In our proposed method, by extracting spatial features, such as the morphological profile and sharpening operation, we tried to reduce the pixelation in super-resolved images. Morphological analyses are designed using various shapes to extract information present in the form of spatial relationships between pixels. One common method in employing morphological analyses is to create a morphological profile. This means that different morphological operators are first applied to the image, and then their results are arranged alongside each other based on a specific pattern and utilized in a computational model [
12]. In this study, we employed two morphological operators, Opening and Closing, to generate the morphological profile. For each of the three RGB spectral bands, these operators were applied three times, and their results were arranged sequentially, as shown in
Figure 2.
Additionally, we used the slope to prevent the degradation of land surface topography by the model. For this purpose, corresponding to each data, the Shuttle Radar Topography Mission (SRTM) v3 Digital Elevation Model (DEM) was acquired, and the regional slope was calculated. The use of the slope is advantageous compared to the elevation model because it has a threshold and can be applied without considering the image’s position on the Earth.
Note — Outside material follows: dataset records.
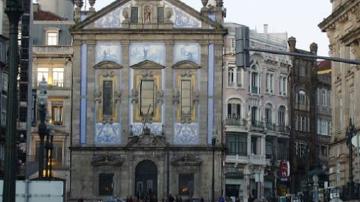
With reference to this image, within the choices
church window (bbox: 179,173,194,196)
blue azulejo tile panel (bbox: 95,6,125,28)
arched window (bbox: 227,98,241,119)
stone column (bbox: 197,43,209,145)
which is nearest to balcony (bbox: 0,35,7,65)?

After preparing the required input data, fine-tuning and training the implemented model become crucial. In GAN networks, both the Generator (G) and Discriminator (D) networks are trained simultaneously. These networks engage in an adversarial relationship, striving to enhance each other’s performance. Thus, maintaining equitable competition between them is of paramount importance. Therefore, initially, the G network was trained independently, and then the trained network was pitted against the D network.
3. Result
To compare our proposed method and the ESRGAN network, the three metrics PSNR, SSIM, and SAM were considered, and the outcomes are shown in
Table 1.
According to
Table 1, the provided method could achieve incredible results for SAM and SSIM metrics, with 0.10 and 0.92 radians, respectively, which was better than for the ESRGAN network, with 0.12 radian in SSIM and 0.90 in SAM. By contrast, the PSNR metric ESRGAN gained higher values, with 37.34 dB, and the approach provided shows 37.23 dB.
On the other hand, to compare the visualized images, the real outcome, the approach provided, and the ESRGAN network, two samples are selected from the test set.
Figure 3a–c corresponds to an area with dense vegetation and
Figure 3d–f is selected from a desert area with scattered bushes. By comparing the outputs obtained with WorldView images, it can be seen that our proposed model performs better than the ESRGAN in the vegetated area, but has generated extra noise in the desert area. This issue is most likely due to the lack of training data from desert areas. Moreover, to survey and evaluate the spectral images, the RGB bands’ histograms were considered, as shown in
Figure 4. By comparing the histograms, we reach similar results.